The S&P500 dropped a second week in a row, this time almost 2%. The VIX, or fear index, soared almost 12% suggesting that traders are willing to pay more for insuring against downside losses. Volumes also rose, providing more support to the direction of the price movement.
The economic data were mostly poor. Consumer confidence fell, when it was expected to rise. Chicago PMI also dropped after economists had projected an increase. Personal income and spending were both up slightly, month over month. Unemployment claims rose to 551,000, above the consensus. After the expiration of Cash for Clunkers, September auto sales collapsed–suggesting that natural, unsubsidized demand is very low. September non-farm payrolls were much worse than expected: they jumped to -263,000 from -216,000 in August. Consensus estimates called for a loss of only 170,000 jobs. The unemployment rate rose to 9.8%, the highest since June 1983. Hourly earnings fell more than expected and average weekly hours worked also fell back to the lowest level ever recorded (33.0). Even worse, the most broad measure of unemployment (U-6) rose to 17.0%, the highest level recorded in this data series.
Technically, the S&P500 is topping, on the daily charts, from an extremely overbought level. It also showed very strong bearish divergence: prices rose to higher levels yet may underlying technical indicators did not rise to equally higher levels. On a weekly basis, the S&P is also toppy and showing signs of weakness. On a monthly basis, the downtrend that began almost two years ago is still in effect, although barely. If prices continue to back away from the mid-September highs, the downtrend will have re-asserted itself.
In August of 2008, The Economist published a piece titled “Lessons from a lost decade” where it highlighted the eerie similarities between the economic prospects for America and the stagnation of Japan after 1990. Both had housing bubbles that burst. Both had strong monetary responses to these bursts. Only one, Japan had a stock market crash. Only Japan initiated quantitative easing (printing money). And only Japan avoided the clean up of the banking system’s toxic assets and the explicit deleveraging that is associated with it.
In conclusion, The Economist warned that “by learning from Japan’s mistakes, America can avoid a dismal decade. However, it would be arrogant for those in Washington, DC, to assume that Japan’s troubles simply reflected its macroeconomic incompetence. Experience in other countries shows that serious asset-price busts often lead to economic downturns lasting several years. Only a wild optimist would believe that the worst is over in America.”

* **DATA SHOWN**:
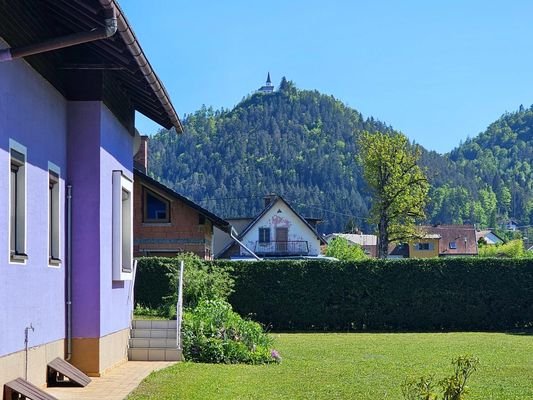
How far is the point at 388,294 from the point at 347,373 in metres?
15.6

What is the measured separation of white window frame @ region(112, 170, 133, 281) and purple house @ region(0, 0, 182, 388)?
0.03 meters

* **EXPLORE THE MATERIAL**:
1 > In the market commentary, replace "housing bubbles" with "property bubbles" and write out the part that opens with the words containing "In August of" and closes with "associated with it.".
2 > According to the market commentary, what did the unemployment rate rise to, and when was it last that high?
3 > Explain why the market commentary treats the rise in the VIX as a meaningful signal.
The lines after the market commentary are separate material.

* **RESULTS FOR EACH TASK**:
1 >
In August of 2008, The Economist published a piece titled “Lessons from a lost decade” where it highlighted the eerie similarities between the economic prospects for America and the stagnation of Japan after 1990. Both had property bubbles that burst. Both had strong monetary responses to these bursts. Only one, Japan had a stock market crash. Only Japan initiated quantitative easing (printing money). And only Japan avoided the clean up of the banking system’s toxic assets and the explicit deleveraging that is associated with it.

2 > It rose to 9.8%, the highest since June 1983.

3 > The VIX, or fear index, soared almost 12%. The commentary says this suggests that traders are willing to pay more to insure against downside losses.